== Material to process ==
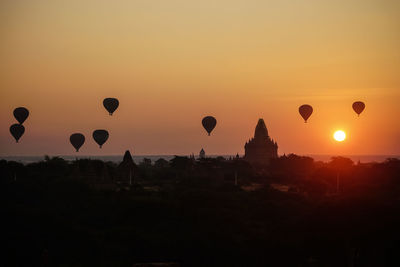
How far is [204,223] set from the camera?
48375mm

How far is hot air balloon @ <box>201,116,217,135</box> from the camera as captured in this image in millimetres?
116688

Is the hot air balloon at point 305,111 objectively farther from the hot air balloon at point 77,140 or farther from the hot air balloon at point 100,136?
the hot air balloon at point 77,140

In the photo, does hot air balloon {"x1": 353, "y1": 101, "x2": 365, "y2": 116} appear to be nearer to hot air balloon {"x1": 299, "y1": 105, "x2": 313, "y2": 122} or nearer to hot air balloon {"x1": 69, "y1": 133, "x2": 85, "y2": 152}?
hot air balloon {"x1": 299, "y1": 105, "x2": 313, "y2": 122}

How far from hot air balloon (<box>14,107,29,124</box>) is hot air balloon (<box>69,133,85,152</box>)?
78.1 ft

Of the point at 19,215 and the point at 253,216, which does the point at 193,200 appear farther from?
the point at 19,215

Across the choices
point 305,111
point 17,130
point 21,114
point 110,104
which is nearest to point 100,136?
point 17,130

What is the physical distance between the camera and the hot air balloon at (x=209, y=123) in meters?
117

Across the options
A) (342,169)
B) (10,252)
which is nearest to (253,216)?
(10,252)

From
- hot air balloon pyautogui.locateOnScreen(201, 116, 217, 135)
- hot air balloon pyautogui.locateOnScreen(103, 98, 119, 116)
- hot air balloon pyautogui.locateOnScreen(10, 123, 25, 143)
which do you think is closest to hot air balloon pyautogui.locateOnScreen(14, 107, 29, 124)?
hot air balloon pyautogui.locateOnScreen(10, 123, 25, 143)

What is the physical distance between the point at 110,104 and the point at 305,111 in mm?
===
Brief.
Turn the stretch from the line containing "How far from" through the last line into a JSON list of strings, with one string per line and blank lines left out.

Complete output.
[
  "How far from hot air balloon (<box>14,107,29,124</box>) is hot air balloon (<box>69,133,85,152</box>)?",
  "78.1 ft",
  "Of the point at 19,215 and the point at 253,216, which does the point at 193,200 appear farther from?",
  "the point at 19,215",
  "Across the choices",
  "point 305,111",
  "point 17,130",
  "point 21,114",
  "point 110,104",
  "which is nearest to point 100,136?",
  "point 17,130",
  "What is the physical distance between the camera and the hot air balloon at (x=209, y=123) in meters?",
  "117",
  "Across the options",
  "A) (342,169)",
  "B) (10,252)",
  "which is nearest to (253,216)?",
  "(10,252)",
  "From",
  "- hot air balloon pyautogui.locateOnScreen(201, 116, 217, 135)",
  "- hot air balloon pyautogui.locateOnScreen(103, 98, 119, 116)",
  "- hot air balloon pyautogui.locateOnScreen(10, 123, 25, 143)",
  "which do you think is closest to hot air balloon pyautogui.locateOnScreen(14, 107, 29, 124)?",
  "hot air balloon pyautogui.locateOnScreen(10, 123, 25, 143)",
  "What is the physical distance between the point at 110,104 and the point at 305,111 in mm?"
]